**Exercise**
Before you finish, make sure each line of the records has been retyped exactly.

Collected data entries:

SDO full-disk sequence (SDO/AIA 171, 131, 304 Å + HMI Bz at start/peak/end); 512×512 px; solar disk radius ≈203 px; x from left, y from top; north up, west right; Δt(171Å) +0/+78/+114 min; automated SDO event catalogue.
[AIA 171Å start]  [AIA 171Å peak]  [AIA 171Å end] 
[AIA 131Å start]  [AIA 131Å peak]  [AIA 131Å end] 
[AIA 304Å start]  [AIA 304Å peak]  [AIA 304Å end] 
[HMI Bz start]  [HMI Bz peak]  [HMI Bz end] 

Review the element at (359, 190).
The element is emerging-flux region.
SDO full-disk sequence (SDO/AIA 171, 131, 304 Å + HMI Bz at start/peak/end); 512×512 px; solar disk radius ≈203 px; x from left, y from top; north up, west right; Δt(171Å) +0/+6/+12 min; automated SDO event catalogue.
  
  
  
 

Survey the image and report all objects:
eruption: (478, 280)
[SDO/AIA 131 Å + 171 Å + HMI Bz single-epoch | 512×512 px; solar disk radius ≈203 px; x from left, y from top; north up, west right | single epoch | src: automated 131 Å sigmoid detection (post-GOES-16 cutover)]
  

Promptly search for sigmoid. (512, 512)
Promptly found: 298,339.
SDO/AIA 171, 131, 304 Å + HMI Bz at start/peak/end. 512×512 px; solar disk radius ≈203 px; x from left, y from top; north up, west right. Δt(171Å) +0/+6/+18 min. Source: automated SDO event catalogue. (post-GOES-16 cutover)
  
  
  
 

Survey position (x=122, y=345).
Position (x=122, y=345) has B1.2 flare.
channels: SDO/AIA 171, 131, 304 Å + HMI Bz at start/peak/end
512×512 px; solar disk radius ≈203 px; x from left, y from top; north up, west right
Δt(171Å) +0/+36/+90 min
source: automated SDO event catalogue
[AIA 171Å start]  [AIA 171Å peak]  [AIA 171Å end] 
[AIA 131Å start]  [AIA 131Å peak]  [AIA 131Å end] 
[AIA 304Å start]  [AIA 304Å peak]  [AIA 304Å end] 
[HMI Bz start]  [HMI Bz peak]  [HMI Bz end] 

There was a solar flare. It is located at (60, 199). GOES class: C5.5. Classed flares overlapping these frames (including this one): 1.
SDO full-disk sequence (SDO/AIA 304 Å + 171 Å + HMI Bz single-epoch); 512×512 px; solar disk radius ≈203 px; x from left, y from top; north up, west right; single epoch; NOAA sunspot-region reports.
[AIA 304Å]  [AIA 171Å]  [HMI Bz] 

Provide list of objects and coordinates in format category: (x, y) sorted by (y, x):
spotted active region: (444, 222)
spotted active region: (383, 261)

**Completed task**
SDO full-disk sequence (SDO/AIA 171, 131, 304 Å + HMI Bz at start/peak/end); 512×512 px; solar disk radius ≈203 px; x from left, y from top; north up, west right; Δt(171Å) +0/+78/+114 min; automated SDO event catalogue.
[AIA 171Å start]  [AIA 171Å peak]  [AIA 171Å end] 
[AIA 131Å start]  [AIA 131Å peak]  [AIA 131Å end] 
[AIA 304Å start]  [AIA 304Å peak]  [AIA 304Å end] 
[HMI Bz start]  [HMI Bz peak]  [HMI Bz end] 

Review the element at (359, 190).
The element is emerging-flux region.
SDO full-disk sequence (SDO/AIA 171, 131, 304 Å + HMI Bz at start/peak/end); 512×512 px; solar disk radius ≈203 px; x from left, y from top; north up, west right; Δt(171Å) +0/+6/+12 min; automated SDO event catalogue.
  
  
  
 

Survey the image and report all objects:
eruption: (478, 280)
[SDO/AIA 131 Å + 171 Å + HMI Bz single-epoch | 512×512 px; solar disk radius ≈203 px; x from left, y from top; north up, west right | single epoch | src: automated 131 Å sigmoid detection (post-GOES-16 cutover)]
  

Promptly search for sigmoid. (512, 512)
Promptly found: 298,339.
SDO/AIA 171, 131, 304 Å + HMI Bz at start/peak/end. 512×512 px; solar disk radius ≈203 px; x from left, y from top; north up, west right. Δt(171Å) +0/+6/+18 min. Source: automated SDO event catalogue. (post-GOES-16 cutover)
  
  
  
 

Survey position (x=122, y=345).
Position (x=122, y=345) has B1.2 flare.
channels: SDO/AIA 171, 131, 304 Å + HMI Bz at start/peak/end
512×512 px; solar disk radius ≈203 px; x from left, y from top; north up, west right
Δt(171Å) +0/+36/+90 min
source: automated SDO event catalogue
[AIA 171Å start]  [AIA 171Å peak]  [AIA 171Å end] 
[AIA 131Å start]  [AIA 131Å peak]  [AIA 131Å end] 
[AIA 304Å start]  [AIA 304Å peak]  [AIA 304Å end] 
[HMI Bz start]  [HMI Bz peak]  [HMI Bz end] 

There was a solar flare. It is located at (60, 199). GOES class: C5.5. Classed flares overlapping these frames (including this one): 1.
SDO full-disk sequence (SDO/AIA 304 Å + 171 Å + HMI Bz single-epoch); 512×512 px; solar disk radius ≈203 px; x from left, y from top; north up, west right; single epoch; NOAA sunspot-region reports.
[AIA 304Å]  [AIA 171Å]  [HMI Bz] 

Provide list of objects and coordinates in format category: (x, y) sorted by (y, x):
spotted active region: (444, 222)
spotted active region: (383, 261)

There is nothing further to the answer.